Mr. Weinstein adequately supported his alternative damages theory. First, he calculated the contribution of the "FaceTime" feature to Apple's total profits by estimating the price differential between the accused product and the last previous version of the product not capable of supporting the feature. 11/01/12 p.m. TT at 143:13-144:17; 219:1-6. Mr. Weinstein then reduced this revenue by the percentage of the revenue associated with the addition of the "FaceTime" feature. In this analysis, Mr. Weinstein relied on the price of the camera, because the addition of the camera enabled the feature. See 11/01/12 p.m. TT at 215:18-22. Additionally, Mr. Weinstein accounted for the 45%-55% profit split in his analysis, explaining that VirnetX would have been in a weaker bargaining position at the time of the negotiation because of its financial situation.9 benefitted from this inequity in bargaining positions, and Mr. Weinstein modified the profit split to reflect this. Contrary to Apple's assertions, VirnetX did provide substantial evidence to supports its alternative damages theory. (Bold For Emphasis, Source)

This alternative theory is the Nash Bargaining Solution. NBS has resurfaced due to the recent CAFC appeal between the two parties as a hot topic, but even Judge Davis backed the use of NBS in his courtroom.

Another issue raised is at the CAFC is that the court made a mistake regarding instructions to the jury about the royalty base it could consider when awarding damages. Some point to the royalty base as an area of weakness, but they could be wrong.

At trial, the Judge gave the following instructions to the jury:

In determining a royalty base, you should not use the value of an entire apparatus or product unless either: (1) the patented feature creates the basis for customers' demand for the product, or the patented feature substantially creates the value of the other component parts of the product; or (2) the product in question constitutes the smallest saleable unit containing the patented feature.

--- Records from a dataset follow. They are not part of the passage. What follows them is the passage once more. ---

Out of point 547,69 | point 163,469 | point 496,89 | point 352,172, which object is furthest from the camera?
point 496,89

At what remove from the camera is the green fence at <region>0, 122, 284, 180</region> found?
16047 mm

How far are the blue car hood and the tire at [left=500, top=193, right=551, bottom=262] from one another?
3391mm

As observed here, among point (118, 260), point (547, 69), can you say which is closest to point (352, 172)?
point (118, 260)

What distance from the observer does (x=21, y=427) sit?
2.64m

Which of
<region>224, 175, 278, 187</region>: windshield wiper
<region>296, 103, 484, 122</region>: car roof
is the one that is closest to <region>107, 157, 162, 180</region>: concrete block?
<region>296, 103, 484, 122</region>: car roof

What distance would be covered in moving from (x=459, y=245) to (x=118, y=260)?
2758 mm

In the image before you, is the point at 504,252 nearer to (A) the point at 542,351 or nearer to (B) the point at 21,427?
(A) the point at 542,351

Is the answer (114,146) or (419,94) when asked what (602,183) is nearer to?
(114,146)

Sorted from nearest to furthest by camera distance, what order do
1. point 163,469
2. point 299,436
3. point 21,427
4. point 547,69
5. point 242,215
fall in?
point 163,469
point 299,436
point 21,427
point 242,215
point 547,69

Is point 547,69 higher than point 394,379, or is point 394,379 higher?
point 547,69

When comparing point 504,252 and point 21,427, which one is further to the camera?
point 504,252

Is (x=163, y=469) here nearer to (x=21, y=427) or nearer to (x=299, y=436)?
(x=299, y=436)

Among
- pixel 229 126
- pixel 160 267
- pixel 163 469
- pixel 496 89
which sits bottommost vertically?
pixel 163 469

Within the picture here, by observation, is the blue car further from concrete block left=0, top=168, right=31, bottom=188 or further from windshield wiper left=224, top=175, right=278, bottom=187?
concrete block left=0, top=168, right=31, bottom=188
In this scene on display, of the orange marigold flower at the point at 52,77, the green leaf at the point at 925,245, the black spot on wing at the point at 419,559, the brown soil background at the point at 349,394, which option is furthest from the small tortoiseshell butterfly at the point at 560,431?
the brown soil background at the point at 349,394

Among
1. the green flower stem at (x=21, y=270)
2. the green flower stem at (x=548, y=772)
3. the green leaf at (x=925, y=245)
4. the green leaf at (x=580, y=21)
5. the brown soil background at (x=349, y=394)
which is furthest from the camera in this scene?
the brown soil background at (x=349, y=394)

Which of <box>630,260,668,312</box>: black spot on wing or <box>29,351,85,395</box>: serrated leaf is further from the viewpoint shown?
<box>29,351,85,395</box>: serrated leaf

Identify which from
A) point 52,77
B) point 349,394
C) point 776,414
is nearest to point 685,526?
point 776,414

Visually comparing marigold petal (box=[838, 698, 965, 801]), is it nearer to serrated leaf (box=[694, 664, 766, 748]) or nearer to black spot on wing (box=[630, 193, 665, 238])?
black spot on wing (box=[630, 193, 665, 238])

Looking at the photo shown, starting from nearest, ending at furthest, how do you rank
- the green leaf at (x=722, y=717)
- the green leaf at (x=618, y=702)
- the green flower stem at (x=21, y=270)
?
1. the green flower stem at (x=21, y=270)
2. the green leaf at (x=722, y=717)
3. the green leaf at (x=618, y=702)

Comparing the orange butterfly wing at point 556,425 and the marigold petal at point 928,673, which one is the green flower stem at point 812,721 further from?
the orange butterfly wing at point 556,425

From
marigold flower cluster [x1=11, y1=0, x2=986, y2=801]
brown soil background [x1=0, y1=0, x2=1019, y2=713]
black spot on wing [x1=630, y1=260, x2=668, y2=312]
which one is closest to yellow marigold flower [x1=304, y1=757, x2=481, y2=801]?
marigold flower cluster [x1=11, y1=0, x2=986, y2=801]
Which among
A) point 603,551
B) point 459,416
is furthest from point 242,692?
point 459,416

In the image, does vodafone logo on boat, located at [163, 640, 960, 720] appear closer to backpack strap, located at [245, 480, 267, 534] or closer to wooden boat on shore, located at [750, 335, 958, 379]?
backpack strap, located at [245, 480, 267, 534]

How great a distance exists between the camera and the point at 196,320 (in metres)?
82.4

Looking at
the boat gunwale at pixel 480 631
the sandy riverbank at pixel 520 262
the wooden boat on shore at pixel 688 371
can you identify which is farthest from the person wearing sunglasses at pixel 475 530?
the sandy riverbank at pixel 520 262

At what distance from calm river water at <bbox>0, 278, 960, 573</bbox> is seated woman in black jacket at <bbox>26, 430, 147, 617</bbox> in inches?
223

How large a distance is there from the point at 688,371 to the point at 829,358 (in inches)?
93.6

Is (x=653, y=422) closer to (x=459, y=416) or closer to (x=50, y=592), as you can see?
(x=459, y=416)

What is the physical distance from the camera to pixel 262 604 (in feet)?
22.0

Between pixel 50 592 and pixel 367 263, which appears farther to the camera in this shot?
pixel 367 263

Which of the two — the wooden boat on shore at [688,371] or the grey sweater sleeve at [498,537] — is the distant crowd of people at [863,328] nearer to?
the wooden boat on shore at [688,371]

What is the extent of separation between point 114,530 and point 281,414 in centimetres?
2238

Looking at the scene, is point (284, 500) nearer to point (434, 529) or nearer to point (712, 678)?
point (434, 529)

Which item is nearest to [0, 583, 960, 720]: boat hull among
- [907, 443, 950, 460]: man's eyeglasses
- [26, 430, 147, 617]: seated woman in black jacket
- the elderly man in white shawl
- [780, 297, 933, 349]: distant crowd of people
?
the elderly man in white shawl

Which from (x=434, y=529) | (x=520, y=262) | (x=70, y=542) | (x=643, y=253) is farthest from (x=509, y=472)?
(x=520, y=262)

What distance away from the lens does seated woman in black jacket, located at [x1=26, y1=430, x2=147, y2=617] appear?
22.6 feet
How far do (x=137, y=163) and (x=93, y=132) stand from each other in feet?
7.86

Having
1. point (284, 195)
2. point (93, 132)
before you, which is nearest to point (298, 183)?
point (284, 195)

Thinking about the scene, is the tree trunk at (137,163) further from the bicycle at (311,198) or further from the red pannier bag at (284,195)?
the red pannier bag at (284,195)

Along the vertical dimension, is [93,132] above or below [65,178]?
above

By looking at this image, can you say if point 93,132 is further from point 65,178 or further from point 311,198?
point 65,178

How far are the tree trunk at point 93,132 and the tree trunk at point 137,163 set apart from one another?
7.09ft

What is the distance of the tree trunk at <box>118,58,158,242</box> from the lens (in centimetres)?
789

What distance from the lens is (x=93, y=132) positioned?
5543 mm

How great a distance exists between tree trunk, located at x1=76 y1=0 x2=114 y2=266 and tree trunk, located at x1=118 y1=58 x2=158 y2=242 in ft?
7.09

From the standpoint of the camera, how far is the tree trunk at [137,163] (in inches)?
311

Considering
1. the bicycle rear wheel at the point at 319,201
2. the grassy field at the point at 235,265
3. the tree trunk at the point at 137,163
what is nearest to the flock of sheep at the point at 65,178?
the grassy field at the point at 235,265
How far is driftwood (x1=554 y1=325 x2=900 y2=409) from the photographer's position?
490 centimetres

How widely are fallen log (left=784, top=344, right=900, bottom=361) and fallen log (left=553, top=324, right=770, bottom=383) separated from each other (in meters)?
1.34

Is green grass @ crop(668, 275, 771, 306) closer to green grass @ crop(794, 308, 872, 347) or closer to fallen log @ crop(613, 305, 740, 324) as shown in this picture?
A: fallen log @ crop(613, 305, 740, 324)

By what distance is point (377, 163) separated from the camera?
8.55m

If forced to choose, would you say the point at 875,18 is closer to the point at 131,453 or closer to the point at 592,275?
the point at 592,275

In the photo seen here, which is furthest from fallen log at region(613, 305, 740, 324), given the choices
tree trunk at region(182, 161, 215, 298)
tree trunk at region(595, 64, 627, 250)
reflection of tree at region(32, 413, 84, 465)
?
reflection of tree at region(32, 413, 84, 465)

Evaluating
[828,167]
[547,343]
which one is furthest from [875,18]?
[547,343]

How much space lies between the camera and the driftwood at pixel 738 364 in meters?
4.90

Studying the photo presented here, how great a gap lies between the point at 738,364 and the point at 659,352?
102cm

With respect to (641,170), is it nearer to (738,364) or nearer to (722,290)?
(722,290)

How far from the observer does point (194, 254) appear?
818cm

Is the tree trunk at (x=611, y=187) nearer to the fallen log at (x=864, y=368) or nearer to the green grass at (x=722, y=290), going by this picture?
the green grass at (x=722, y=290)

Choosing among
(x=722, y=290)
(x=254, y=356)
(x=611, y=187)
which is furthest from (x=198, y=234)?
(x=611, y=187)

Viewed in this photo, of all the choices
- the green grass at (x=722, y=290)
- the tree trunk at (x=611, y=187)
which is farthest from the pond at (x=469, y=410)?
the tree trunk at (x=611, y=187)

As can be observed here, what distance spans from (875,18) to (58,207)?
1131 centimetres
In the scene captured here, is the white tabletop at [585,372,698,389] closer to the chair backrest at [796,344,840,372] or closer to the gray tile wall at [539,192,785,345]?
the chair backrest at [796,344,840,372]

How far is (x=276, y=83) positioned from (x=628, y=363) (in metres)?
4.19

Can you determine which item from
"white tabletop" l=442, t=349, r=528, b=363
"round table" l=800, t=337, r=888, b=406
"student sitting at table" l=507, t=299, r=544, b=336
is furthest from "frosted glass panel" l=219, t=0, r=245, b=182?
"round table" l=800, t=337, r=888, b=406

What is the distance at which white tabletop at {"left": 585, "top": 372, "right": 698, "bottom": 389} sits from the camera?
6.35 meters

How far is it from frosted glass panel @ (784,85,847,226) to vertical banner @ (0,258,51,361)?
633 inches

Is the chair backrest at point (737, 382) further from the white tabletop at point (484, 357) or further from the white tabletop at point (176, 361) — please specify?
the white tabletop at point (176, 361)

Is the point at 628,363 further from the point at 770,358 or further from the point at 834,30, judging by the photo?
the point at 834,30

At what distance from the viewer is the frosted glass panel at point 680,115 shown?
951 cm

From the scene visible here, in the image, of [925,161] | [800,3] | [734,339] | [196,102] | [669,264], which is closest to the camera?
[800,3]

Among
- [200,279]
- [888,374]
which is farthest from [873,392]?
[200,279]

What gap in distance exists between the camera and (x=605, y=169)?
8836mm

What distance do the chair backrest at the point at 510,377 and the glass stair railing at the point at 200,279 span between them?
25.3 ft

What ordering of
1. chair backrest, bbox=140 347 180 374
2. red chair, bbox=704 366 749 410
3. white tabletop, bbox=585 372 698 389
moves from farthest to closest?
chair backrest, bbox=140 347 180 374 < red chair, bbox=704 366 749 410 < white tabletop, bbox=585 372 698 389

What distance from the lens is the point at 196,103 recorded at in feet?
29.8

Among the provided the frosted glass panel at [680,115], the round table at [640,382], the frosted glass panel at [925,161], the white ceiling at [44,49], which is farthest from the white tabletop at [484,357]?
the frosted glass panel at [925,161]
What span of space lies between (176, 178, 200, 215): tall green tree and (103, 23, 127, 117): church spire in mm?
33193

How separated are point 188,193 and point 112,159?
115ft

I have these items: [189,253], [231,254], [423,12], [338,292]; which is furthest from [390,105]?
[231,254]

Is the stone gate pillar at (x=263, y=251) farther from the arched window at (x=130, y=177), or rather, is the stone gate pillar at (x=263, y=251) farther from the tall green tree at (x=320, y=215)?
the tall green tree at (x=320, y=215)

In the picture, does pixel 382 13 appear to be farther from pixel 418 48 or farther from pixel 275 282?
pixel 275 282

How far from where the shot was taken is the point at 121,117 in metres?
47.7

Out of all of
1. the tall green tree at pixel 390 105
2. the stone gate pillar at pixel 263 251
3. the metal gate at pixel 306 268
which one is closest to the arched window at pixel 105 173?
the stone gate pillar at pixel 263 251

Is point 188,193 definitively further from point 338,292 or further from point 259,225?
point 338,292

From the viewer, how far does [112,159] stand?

Apple's main argument at trial was that this instruction allowed the jury to consider the entire value of the accused devices without complying with the entire market value. Judge Davis explains why the court did not error in its jury instructions regarding the royalty base

In this instance, the Court's instruction was not erroneous. While Apple is correct that the entire market value rule when applied requires a showing by plaintiff that the patented feature either drove demand for the entire product or substantially created the value of the component parts, the Court's instruction explained another alternative when the jury could consider the entire value of a product. There are instances when the smallest saleable patent-practicing unit is the entire product. Depending on the claim language of a patent, it is foreseeable that an entire product is required to practice the invention. See Rite-Hite Corp. v. Kelley Co., 56 F.3d 1538, 1550 ("All the components together must be analogous to components of a single assembly or be parts of a complete machine, or they must constitute a functional unit. Our precedent has not extended liability to include items that have essentially no functional relationship to the patented invention and that may have been sold with an infringing device only as a matter of convenience or business advantage."). Accordingly, the Court's instruction to the jury was proper. (Bold for emphasis, Source)

Conclusion

Everyone should do his or her due diligence and research facts before making any changes when it comes to investing. The risk/reward ratio has never been more favorable for VirnetX. Investors are always reminded to understand the risks involved with these forms of complex investments. Once the market receives a clear understanding of the favorable ruling that has just occurred the share price of VHC stock should rebound and then trend higher.

Disclosure: I am long VHC. I wrote this article myself, and it expresses my own opinions. I am not receiving compensation for it (other than from Seeking Alpha). I have no business relationship with any company whose stock is mentioned in this article. This article is informational and in my own personal opinion. Always do your own due diligence and contact a financial professional before executing any trades.